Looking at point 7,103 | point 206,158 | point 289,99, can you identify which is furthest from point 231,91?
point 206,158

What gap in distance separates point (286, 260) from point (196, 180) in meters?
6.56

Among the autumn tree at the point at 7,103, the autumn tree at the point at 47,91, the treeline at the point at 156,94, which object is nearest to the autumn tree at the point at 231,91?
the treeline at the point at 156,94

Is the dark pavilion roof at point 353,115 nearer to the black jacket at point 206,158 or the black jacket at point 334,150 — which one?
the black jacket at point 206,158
....
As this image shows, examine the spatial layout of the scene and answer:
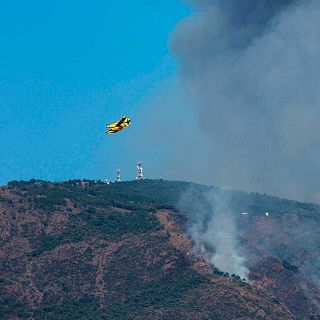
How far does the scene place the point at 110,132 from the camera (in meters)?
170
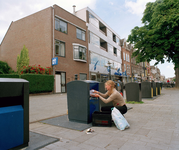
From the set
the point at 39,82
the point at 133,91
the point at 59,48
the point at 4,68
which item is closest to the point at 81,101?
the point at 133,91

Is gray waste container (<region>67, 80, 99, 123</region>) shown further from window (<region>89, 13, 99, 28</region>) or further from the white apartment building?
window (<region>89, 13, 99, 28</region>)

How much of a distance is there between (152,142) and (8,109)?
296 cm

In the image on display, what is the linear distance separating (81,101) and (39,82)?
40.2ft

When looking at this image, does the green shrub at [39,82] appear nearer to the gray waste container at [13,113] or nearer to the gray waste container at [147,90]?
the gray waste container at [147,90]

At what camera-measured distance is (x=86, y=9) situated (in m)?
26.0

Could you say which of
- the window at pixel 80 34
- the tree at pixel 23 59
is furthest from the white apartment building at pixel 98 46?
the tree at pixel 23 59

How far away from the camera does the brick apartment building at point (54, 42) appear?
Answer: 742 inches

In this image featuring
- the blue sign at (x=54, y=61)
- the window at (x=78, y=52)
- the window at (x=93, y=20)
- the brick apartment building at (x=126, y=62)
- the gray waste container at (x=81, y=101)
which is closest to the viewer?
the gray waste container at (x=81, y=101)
....
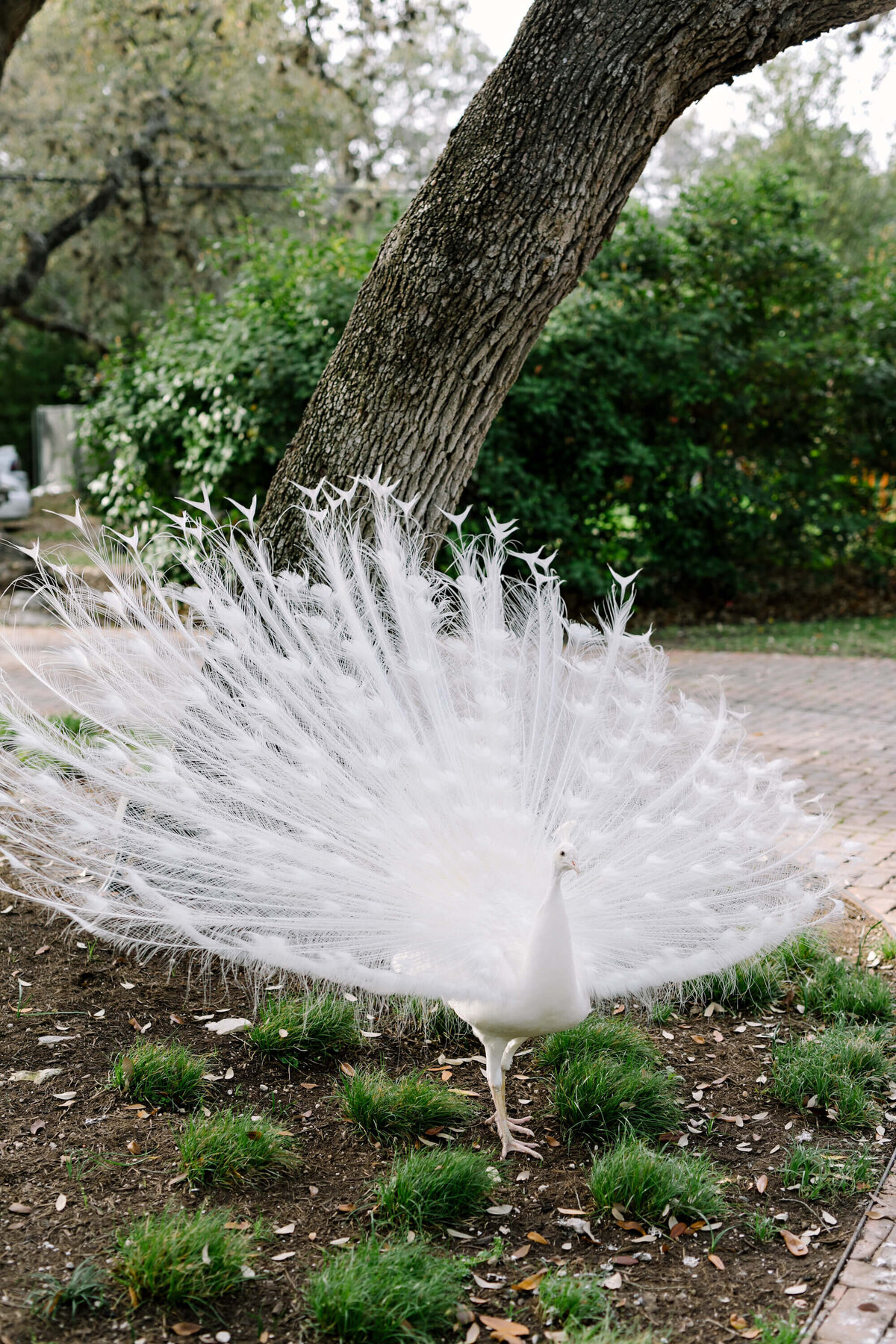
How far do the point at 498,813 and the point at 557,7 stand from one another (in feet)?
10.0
....
* EXERCISE INSTRUCTIONS: Reproduce the items unchanged, beginning at the line with "Is gray waste" and continuing through the line with "Answer: 742 inches".

* SOLUTION FOR THIS TASK:
Is gray waste container (<region>67, 80, 99, 123</region>) shown further from window (<region>89, 13, 99, 28</region>) or further from the white apartment building?
window (<region>89, 13, 99, 28</region>)

How much of a distance is there between (152,142) and (8,109)?
296 cm

In the image on display, what is the linear distance separating (81,101) and (39,82)?
40.2ft

When looking at this image, does the green shrub at [39,82] appear nearer to the gray waste container at [13,113] or nearer to the gray waste container at [147,90]?
the gray waste container at [147,90]

At what camera-measured distance is (x=86, y=9) situated (in m)?
26.0

Could you say which of
- the window at pixel 80 34
- the tree at pixel 23 59
is furthest from the white apartment building at pixel 98 46?
the tree at pixel 23 59

How far away from the camera does the brick apartment building at point (54, 42) appear?
Answer: 742 inches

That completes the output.